부세(Larimichthys crocea)의 유전적 다양성 분석을 위한 차세대염기서열 분석법 기반의 Microsatellite 마커 개발

Abstract

Demand for large yellow croker (Larimichthys crocea), which is used as a raw material for Gulbi of high economic value, has been increased. In this study, a microsatellite marker was developed using a next-generation sequencing method for efficient gene management of broodstock used for artificial seed production, and for the genetic analysis of the breeding populations. More than 15G bases of total reads were generated through Next-generation sequencing (NGS) with a quality score of Q20 of 99% reliability for 94.5% of the total. From microsatellite regions selected through the calculated results, 192 markers were selected. Out of 75 sets of markers selected through PCR screening, 24 markers were selected after confirming amplification and diversity by performing genotyping by synthesizing dye labeled primers. Based on the range according to the dye, we developed 2 sets of multiplex PCRs in which 8 loci are 1 set. Genetic analysis of large yellow crocker seeds and broodstock groups using the developed marker indicated that the average number of alleles for the total 144 individuals was 13.66 by applying allele richness.

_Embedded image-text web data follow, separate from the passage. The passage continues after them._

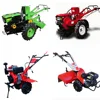 /product-detail/small-scale-177-f-p-92-gasoline-agricultural-machinery-5-5kw-farm-equipment-mini-rotary-tiller-60668991836.html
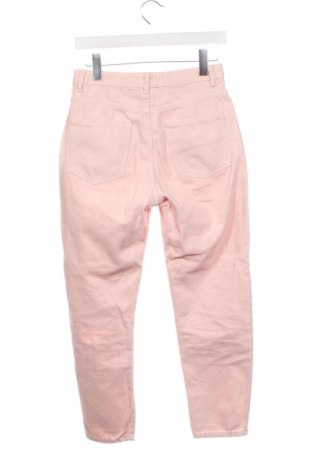 Damen Jeans Pimkie, Größe S, Farbe Rosa, Preis € 9,99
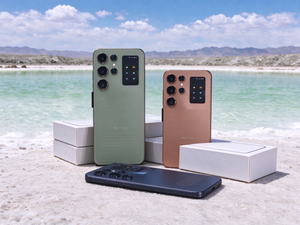 2026 รุ่นใหม่ S25 Ultra, สมาร์ทโฟนกล้องถ่ายรูปธุรกิจระดับ HD, 24GB+512G Deca Core 6.8, ปลดล็อคทั่วโลก รองรับ 5G, ขายดี - Product Image 2
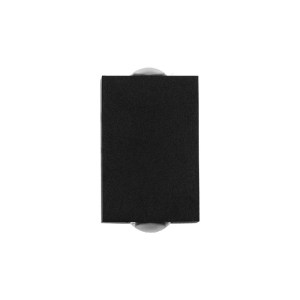 glo-60685-60685_2.webp GLOBOSTAR® HIKARI 60685 ΜΟΝΤΕΡΝΟ ΦΩΤΙΣΤΙΚΟ ΤΟΙΧΟΥ - ΑΠΛΙΚΑ LED 4W 500LM 30° AC 220-240V ΑΔ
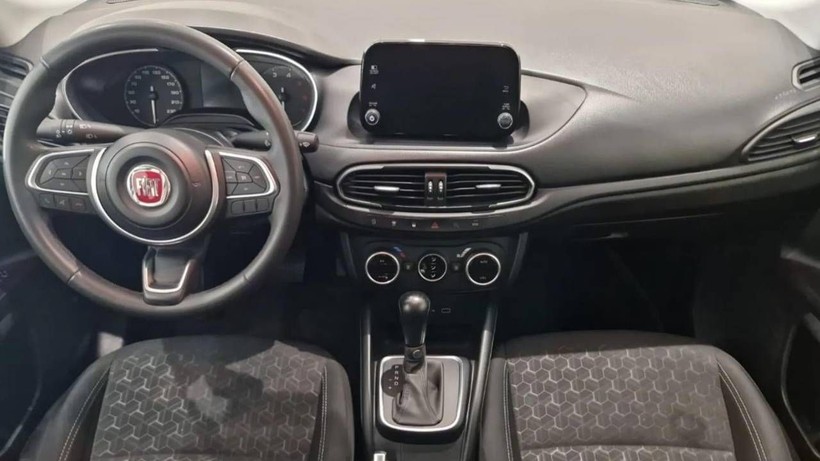 Otomobil Devi Fiat’dan Büyük kampanya: Sıfır Araçlar Sudan Ucuza Satılacak - Resim: 2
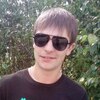 Андрей, 29, г.Нижний Новгород Андрей, 29, г.Нижний Новгород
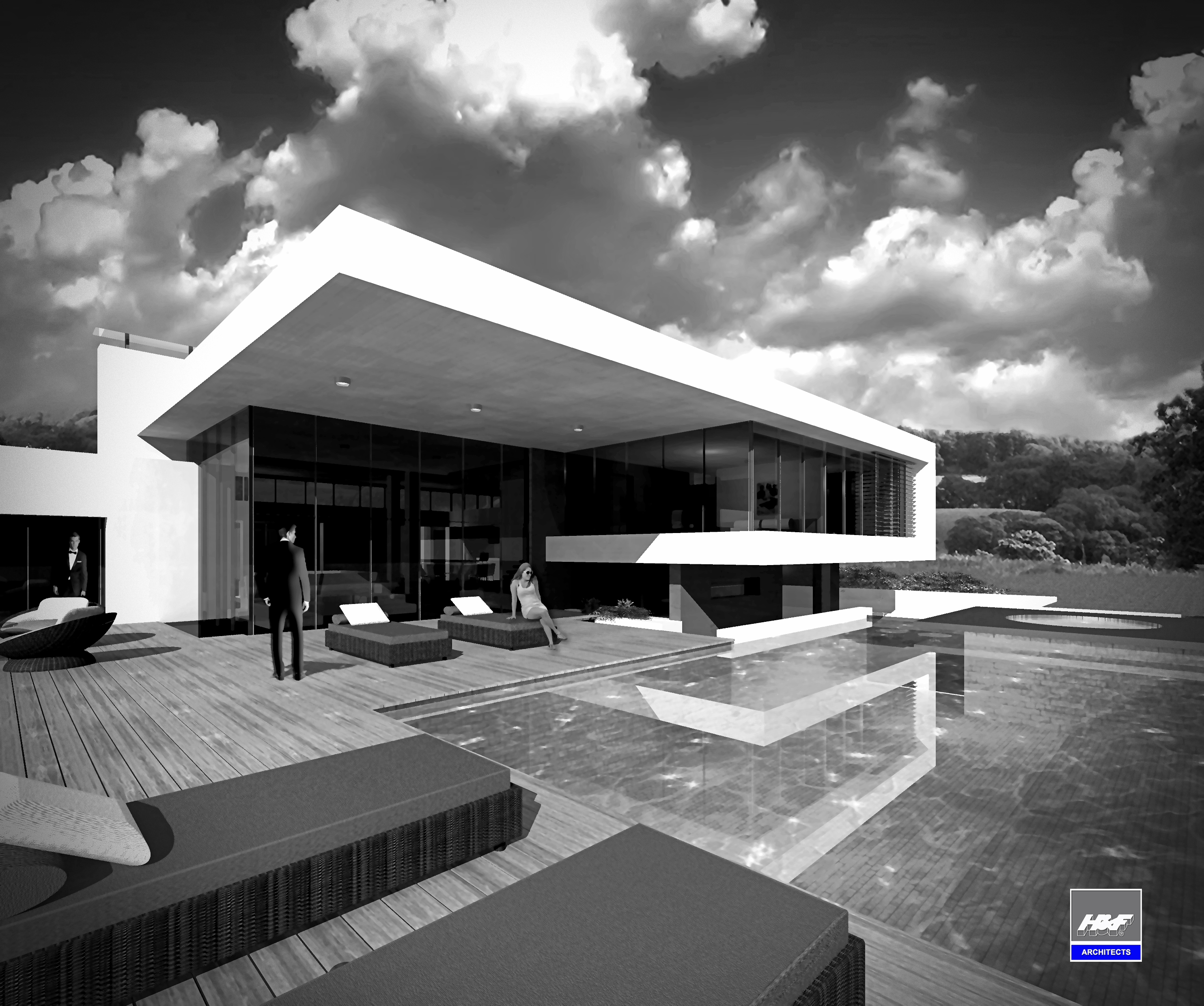 how to download image from instagram private account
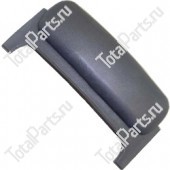 SIZE 110x55 ЗАЩИТНАЯ ПАНЕЛЬ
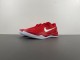 N*IKE K*obe 8 University Red HF9550-600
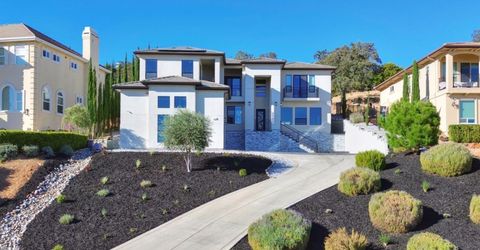 2773 Via Fiori, El Dorado Hills, CA 95762 Photo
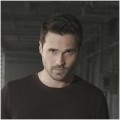 Interview de Brett Dalton !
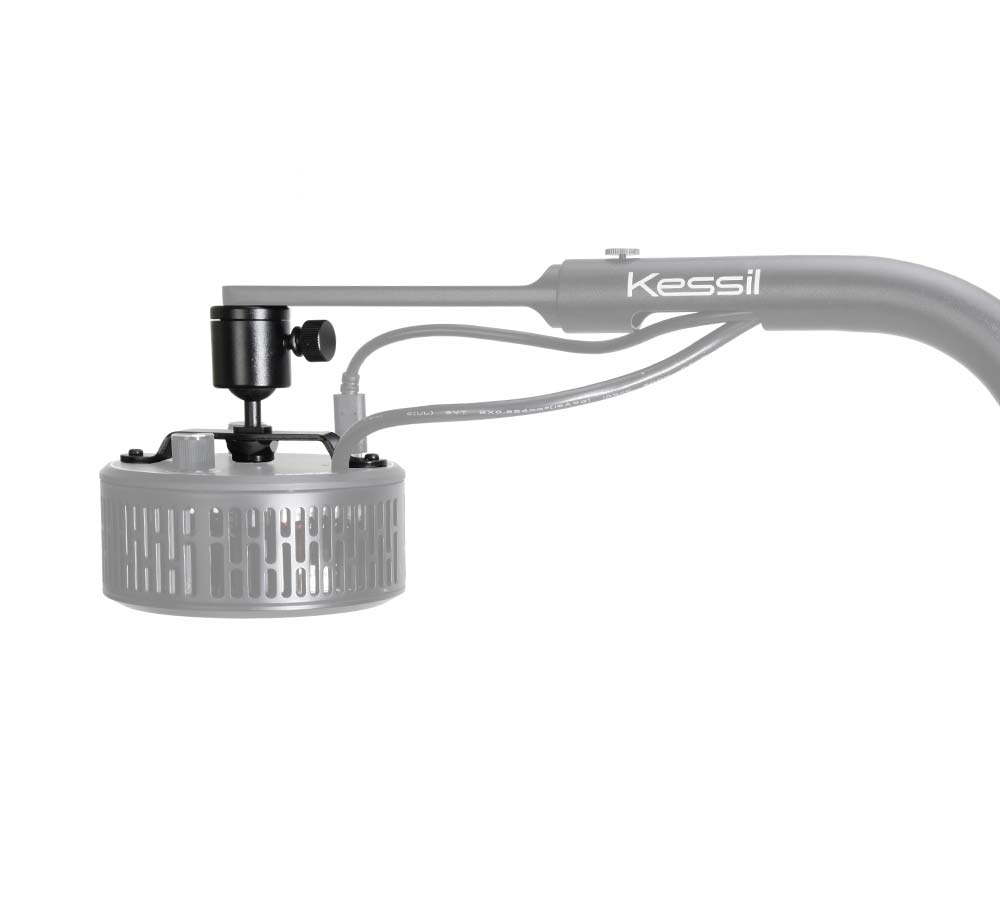 Kessil Kessil Full Angle Adaptor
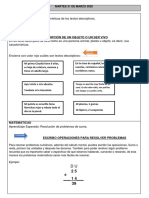 1° 31-Mzo PDF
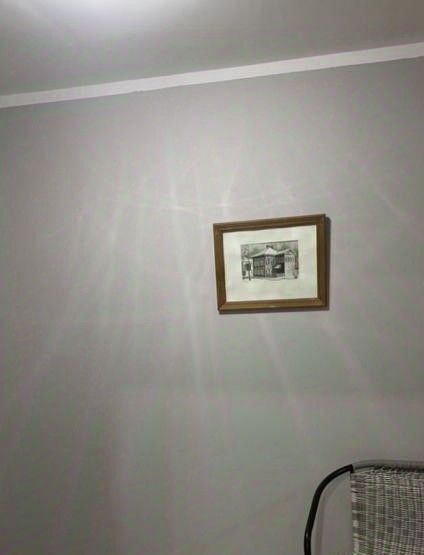 офис г Иркутск р-н Октябрьский ул Байкальская 188/2 фото 6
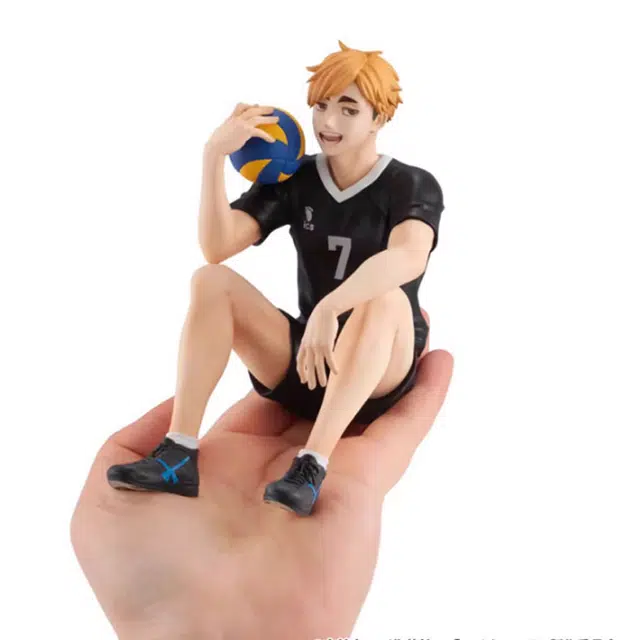 MegaHouse GEM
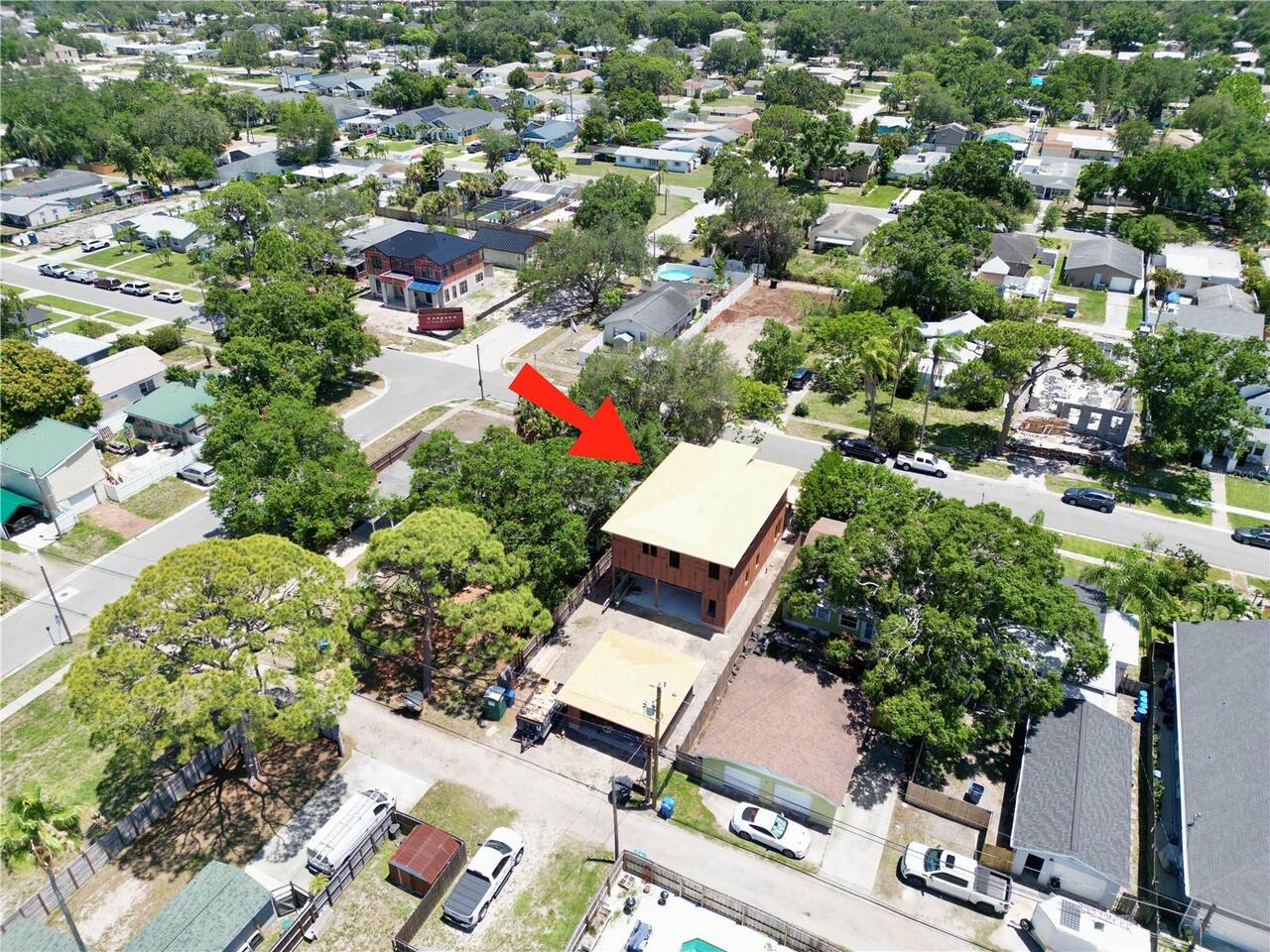 Listing Photo 16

This was similar to the number of alleles (K) with an average of 13.62. The average expected heterozygous rate (He) was 0.857, and the average observed heterozygous rate (Ho) was 0.770. The polymorphism information index (PIC) showed an average of 0.835, which confirmed that genetic diversity was well maintained and that there was no linkage imbalance between markers. In addition, the evaluation of the exclusion power of 16 markers showed a high discrimination power of 7.248 X 10-16. The microsatellite marker developed in this study is expected to be useful for genetic analysis and genetic diversity identification of large yellow crocker populations in the future.